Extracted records

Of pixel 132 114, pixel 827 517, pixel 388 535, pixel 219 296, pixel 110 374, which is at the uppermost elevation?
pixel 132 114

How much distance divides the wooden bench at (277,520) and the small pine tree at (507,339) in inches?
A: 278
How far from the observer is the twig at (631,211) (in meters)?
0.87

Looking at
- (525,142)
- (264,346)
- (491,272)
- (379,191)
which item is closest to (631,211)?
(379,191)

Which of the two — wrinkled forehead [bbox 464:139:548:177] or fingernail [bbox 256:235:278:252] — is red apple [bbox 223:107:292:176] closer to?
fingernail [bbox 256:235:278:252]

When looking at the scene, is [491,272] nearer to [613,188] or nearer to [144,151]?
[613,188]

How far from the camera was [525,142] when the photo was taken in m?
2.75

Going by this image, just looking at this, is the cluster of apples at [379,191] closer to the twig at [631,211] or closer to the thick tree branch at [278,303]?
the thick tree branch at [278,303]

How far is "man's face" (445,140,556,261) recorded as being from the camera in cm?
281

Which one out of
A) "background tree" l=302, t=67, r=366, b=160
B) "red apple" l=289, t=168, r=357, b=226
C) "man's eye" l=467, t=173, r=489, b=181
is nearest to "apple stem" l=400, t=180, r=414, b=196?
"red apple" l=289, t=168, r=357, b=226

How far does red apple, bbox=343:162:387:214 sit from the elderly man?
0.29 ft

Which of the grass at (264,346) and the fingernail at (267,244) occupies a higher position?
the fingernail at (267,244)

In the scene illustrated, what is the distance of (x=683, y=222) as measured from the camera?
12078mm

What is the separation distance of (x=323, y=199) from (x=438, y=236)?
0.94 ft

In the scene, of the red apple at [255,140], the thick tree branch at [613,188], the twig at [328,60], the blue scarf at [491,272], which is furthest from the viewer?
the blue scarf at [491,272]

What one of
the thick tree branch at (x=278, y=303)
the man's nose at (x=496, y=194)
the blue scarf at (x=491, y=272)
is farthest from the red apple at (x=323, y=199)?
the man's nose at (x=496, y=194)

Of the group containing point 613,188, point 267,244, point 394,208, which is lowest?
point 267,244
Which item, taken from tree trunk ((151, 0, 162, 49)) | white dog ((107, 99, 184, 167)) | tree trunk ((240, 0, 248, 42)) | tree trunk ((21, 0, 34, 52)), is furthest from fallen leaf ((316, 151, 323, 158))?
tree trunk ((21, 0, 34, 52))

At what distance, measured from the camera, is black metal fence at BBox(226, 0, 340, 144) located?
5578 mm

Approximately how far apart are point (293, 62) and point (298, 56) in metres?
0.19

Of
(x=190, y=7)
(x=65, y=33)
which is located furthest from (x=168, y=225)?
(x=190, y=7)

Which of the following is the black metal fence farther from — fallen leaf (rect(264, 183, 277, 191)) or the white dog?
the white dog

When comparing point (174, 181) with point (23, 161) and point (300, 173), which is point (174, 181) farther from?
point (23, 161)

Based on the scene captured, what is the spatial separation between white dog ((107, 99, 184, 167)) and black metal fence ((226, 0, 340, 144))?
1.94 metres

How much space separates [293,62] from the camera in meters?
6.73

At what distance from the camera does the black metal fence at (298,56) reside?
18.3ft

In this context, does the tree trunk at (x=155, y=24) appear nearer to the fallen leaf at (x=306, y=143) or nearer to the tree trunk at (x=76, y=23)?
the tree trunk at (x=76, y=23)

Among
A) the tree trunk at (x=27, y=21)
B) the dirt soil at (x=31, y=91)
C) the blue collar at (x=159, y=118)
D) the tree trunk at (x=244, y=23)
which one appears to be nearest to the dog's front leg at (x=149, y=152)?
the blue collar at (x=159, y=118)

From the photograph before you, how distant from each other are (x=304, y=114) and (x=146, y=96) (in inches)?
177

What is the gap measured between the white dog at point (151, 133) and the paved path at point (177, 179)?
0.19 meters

> [Exercise] Recopy the entries above in their entirety, exactly.

> [Written solution]
Of pixel 132 114, pixel 827 517, pixel 388 535, pixel 219 296, pixel 110 374, which is at the uppermost elevation?
pixel 132 114

How much distance divides the wooden bench at (277,520) and the small pine tree at (507,339) in inches?
A: 278
How far from the observer is the twig at (631,211) (in meters)?
0.87

Looking at
- (525,142)
- (264,346)
- (491,272)
- (379,191)
which item is closest to (631,211)?
(379,191)

Which of the two — wrinkled forehead [bbox 464:139:548:177] or fingernail [bbox 256:235:278:252] — is red apple [bbox 223:107:292:176] closer to?
fingernail [bbox 256:235:278:252]

When looking at the scene, is [491,272] nearer to [613,188] or nearer to [144,151]?
[613,188]

How far from the camera was [525,142] when the photo was taken in m?
2.75

Going by this image, just looking at this, is the cluster of apples at [379,191] closer to the twig at [631,211] or closer to the thick tree branch at [278,303]?
the thick tree branch at [278,303]

How far is "man's face" (445,140,556,261) recorded as being from the camera in cm?
281

Which one out of
A) "background tree" l=302, t=67, r=366, b=160
B) "red apple" l=289, t=168, r=357, b=226
C) "man's eye" l=467, t=173, r=489, b=181
is nearest to "apple stem" l=400, t=180, r=414, b=196?
"red apple" l=289, t=168, r=357, b=226

How far does red apple, bbox=343:162:387:214 sit from the elderly man?
0.29 ft

Which of the grass at (264,346) and the fingernail at (267,244) occupies a higher position?
the fingernail at (267,244)

In the scene illustrated, what is the distance of (x=683, y=222) as measured from the camera?
12078mm

What is the separation distance of (x=323, y=199) from (x=438, y=236)?
0.94 ft

In the scene, of the red apple at [255,140], the thick tree branch at [613,188], the twig at [328,60], the blue scarf at [491,272], which is furthest from the viewer?
the blue scarf at [491,272]

What one of
the thick tree branch at (x=278, y=303)
the man's nose at (x=496, y=194)
the blue scarf at (x=491, y=272)
is farthest from the red apple at (x=323, y=199)?
the man's nose at (x=496, y=194)

Of the group containing point 613,188, point 267,244, point 394,208, which is lowest?
point 267,244
Which item, taken from tree trunk ((151, 0, 162, 49)) | white dog ((107, 99, 184, 167)) | tree trunk ((240, 0, 248, 42)) | tree trunk ((21, 0, 34, 52)), is furthest from fallen leaf ((316, 151, 323, 158))?
tree trunk ((21, 0, 34, 52))

At what distance, measured from the camera, is black metal fence at BBox(226, 0, 340, 144) located?
5578 mm

Approximately how far apart are point (293, 62) and point (298, 56) in metres?
0.19

Of
(x=190, y=7)
(x=65, y=33)
which is located furthest from (x=168, y=225)?
(x=190, y=7)

Which of the following is the black metal fence farther from — fallen leaf (rect(264, 183, 277, 191)) or the white dog?
the white dog

When comparing point (174, 181) with point (23, 161) and point (300, 173), which is point (174, 181) farther from?
point (23, 161)

Based on the scene captured, what is the spatial separation between white dog ((107, 99, 184, 167)) and black metal fence ((226, 0, 340, 144))?
1.94 metres

How much space separates [293,62] from the camera in meters?
6.73

At what distance from the camera does the black metal fence at (298,56) reside?
18.3ft

In this context, does the tree trunk at (x=155, y=24) appear nearer to the fallen leaf at (x=306, y=143) or nearer to the tree trunk at (x=76, y=23)?
the tree trunk at (x=76, y=23)

Among
A) the tree trunk at (x=27, y=21)
B) the dirt soil at (x=31, y=91)
C) the blue collar at (x=159, y=118)
D) the tree trunk at (x=244, y=23)
which one appears to be nearest to the dog's front leg at (x=149, y=152)?
the blue collar at (x=159, y=118)

From the photograph before you, how distant from each other are (x=304, y=114) and (x=146, y=96) (in inches)?
177

What is the gap measured between the white dog at point (151, 133) and the paved path at point (177, 179)?
0.19 meters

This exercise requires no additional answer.